In an era of rap where braggadocio reigns supreme, Eminem sets out to seal the deal on who he feels is the best rapper of all time, taking himself above royalty and proclaiming himself as a Rap God. "Why be a king, when you can be a God?" he says in the song.

The video features a number of references that range from video games, movies and various pop culture. The focal points of the video are him being strapped into a chair and hooked to tubes like something out of movie "The Matrix." At other cuts he is in what appears to be a venue performing hip-hop, and still at other points of the video he is switching through portals of the "Portal" video game series as he transforms.

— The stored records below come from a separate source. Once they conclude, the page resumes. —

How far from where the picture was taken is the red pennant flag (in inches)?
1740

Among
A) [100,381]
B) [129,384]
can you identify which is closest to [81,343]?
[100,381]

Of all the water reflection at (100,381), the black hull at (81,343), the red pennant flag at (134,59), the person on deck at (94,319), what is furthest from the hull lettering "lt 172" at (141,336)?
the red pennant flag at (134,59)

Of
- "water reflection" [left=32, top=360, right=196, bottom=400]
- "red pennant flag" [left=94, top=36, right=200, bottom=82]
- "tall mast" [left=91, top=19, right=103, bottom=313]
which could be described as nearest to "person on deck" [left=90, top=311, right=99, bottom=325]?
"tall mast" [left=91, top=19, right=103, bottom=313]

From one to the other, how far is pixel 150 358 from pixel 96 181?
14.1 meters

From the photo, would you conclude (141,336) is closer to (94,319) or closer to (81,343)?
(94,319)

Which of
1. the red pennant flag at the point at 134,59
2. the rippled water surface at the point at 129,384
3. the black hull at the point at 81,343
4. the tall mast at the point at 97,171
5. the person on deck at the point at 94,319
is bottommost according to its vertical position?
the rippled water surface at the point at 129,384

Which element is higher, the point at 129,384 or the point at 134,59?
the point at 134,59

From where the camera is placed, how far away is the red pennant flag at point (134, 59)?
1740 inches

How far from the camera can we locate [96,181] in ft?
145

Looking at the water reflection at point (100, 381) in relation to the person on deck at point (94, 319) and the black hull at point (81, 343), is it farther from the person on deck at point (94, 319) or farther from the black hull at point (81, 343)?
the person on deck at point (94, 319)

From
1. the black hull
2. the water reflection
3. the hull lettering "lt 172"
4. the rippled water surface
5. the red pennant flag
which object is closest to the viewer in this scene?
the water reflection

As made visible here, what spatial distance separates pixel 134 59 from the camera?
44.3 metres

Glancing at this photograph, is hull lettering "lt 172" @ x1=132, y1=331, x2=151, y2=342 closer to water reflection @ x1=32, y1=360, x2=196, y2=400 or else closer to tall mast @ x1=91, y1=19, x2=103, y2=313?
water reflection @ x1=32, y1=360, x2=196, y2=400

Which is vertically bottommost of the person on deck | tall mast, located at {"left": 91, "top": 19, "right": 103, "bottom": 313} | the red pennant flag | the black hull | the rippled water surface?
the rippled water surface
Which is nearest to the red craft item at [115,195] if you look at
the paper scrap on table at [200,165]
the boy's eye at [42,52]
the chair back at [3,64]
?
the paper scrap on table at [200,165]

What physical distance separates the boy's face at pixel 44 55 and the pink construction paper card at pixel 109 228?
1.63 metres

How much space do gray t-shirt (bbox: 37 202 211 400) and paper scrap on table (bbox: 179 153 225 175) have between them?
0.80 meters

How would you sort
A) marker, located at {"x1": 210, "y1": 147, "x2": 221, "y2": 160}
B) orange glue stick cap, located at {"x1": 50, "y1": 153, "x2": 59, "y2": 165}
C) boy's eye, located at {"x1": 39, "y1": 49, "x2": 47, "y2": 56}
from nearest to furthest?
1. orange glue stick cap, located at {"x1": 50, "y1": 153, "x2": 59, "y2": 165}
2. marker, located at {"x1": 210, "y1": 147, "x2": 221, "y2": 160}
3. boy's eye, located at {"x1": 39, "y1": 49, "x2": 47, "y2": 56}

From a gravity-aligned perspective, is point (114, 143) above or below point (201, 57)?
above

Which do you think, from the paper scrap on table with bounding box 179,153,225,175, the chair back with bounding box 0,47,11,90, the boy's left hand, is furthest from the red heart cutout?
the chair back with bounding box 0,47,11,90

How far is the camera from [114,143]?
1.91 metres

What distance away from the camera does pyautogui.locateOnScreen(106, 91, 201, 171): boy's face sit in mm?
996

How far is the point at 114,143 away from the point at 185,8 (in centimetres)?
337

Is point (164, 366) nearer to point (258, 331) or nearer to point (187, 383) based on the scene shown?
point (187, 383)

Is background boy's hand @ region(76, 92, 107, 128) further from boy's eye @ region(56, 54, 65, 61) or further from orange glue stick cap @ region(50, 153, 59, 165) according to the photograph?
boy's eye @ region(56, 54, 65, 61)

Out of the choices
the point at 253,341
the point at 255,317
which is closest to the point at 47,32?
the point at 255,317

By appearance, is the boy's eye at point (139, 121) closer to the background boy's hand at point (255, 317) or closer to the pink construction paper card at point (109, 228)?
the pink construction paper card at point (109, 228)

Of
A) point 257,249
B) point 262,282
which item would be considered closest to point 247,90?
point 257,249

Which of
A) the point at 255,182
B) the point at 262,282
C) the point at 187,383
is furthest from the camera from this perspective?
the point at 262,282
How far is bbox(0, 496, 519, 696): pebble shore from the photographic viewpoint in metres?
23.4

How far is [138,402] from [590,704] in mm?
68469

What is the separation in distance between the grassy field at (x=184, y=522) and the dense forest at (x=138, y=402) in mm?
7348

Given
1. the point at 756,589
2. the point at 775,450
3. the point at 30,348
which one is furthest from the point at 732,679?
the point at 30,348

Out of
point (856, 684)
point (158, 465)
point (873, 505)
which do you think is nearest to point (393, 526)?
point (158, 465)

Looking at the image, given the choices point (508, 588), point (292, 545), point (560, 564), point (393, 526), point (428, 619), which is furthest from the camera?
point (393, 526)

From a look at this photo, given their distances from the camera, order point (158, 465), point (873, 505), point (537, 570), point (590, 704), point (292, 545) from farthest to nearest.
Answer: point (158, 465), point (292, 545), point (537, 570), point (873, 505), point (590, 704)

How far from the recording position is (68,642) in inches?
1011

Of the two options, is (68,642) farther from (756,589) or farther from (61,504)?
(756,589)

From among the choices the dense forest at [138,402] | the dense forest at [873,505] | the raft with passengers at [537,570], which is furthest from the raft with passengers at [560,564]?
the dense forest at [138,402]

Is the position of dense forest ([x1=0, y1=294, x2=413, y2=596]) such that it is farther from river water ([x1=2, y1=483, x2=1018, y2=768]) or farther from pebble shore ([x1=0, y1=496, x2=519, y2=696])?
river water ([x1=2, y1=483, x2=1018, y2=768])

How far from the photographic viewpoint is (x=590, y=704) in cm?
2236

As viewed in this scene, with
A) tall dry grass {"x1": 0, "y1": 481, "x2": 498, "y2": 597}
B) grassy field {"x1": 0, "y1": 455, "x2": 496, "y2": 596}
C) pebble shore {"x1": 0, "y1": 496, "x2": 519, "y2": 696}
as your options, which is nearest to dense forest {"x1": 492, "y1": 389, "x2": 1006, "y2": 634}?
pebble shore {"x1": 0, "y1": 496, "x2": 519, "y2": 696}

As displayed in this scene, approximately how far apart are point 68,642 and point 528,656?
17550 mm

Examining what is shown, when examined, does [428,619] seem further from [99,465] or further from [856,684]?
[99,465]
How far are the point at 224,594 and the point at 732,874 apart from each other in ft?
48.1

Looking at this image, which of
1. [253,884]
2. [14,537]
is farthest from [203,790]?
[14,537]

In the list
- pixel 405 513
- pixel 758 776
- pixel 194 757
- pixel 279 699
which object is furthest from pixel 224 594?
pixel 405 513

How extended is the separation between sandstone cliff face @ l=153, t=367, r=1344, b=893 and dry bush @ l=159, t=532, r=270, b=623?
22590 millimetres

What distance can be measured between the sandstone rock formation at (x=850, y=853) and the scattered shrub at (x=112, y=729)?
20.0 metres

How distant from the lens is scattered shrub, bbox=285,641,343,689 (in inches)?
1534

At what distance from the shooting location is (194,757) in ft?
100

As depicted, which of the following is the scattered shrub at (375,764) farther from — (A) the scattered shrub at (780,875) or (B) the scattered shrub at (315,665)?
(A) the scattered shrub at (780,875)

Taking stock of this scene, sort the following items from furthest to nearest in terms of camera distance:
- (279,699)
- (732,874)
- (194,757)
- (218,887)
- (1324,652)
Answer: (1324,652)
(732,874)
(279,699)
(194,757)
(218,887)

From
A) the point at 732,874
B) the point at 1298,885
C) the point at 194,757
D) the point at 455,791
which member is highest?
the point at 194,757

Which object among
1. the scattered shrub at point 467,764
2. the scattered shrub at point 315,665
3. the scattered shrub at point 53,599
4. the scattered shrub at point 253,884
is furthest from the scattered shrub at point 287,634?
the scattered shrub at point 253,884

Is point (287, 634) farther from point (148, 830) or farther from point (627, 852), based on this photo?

Running over six minutes long, the song is about three minutes longer than most other singles, but the enigmatic rapper can get away with doing things like this because of his status.

Watch the video here (WARNING EXPLICIT).

This is the third music video off of his critically acclaimed Marshall Mathers LP 2 album as "Rap God" follows "Berzerk" and "Survival" as music videos.

MMLP2 is the followup to Em's classic and best selling album, Marshall Mathers LP, from 2000.

What MMLP2 manages to do so well is revisit his signature style from the early 2000s while updating his flow and maturity for a 40 year-old sober and more seasoned self. As the listener goes track by track they will be able to hear the influences and throwbacks to each of one his albums; quite literally as well too, because he uses a slew of samples from his catalog.

Overall, to call MMLP2 a classic is a little premature, but if looked at for what it is, it is almost like a greatest hits of sorts, as the album touches on every part of Eminem's career. It has the darkness of the first MMLP, the psychoticness of the Slim Shady LP, the pin point precision of The Eminem Show, the playfulness of Encore, the rapid fire aggressive flow seen on Recovery and Bad Meets Evil, and some of the silly almost "head scratching" moments of Relapse.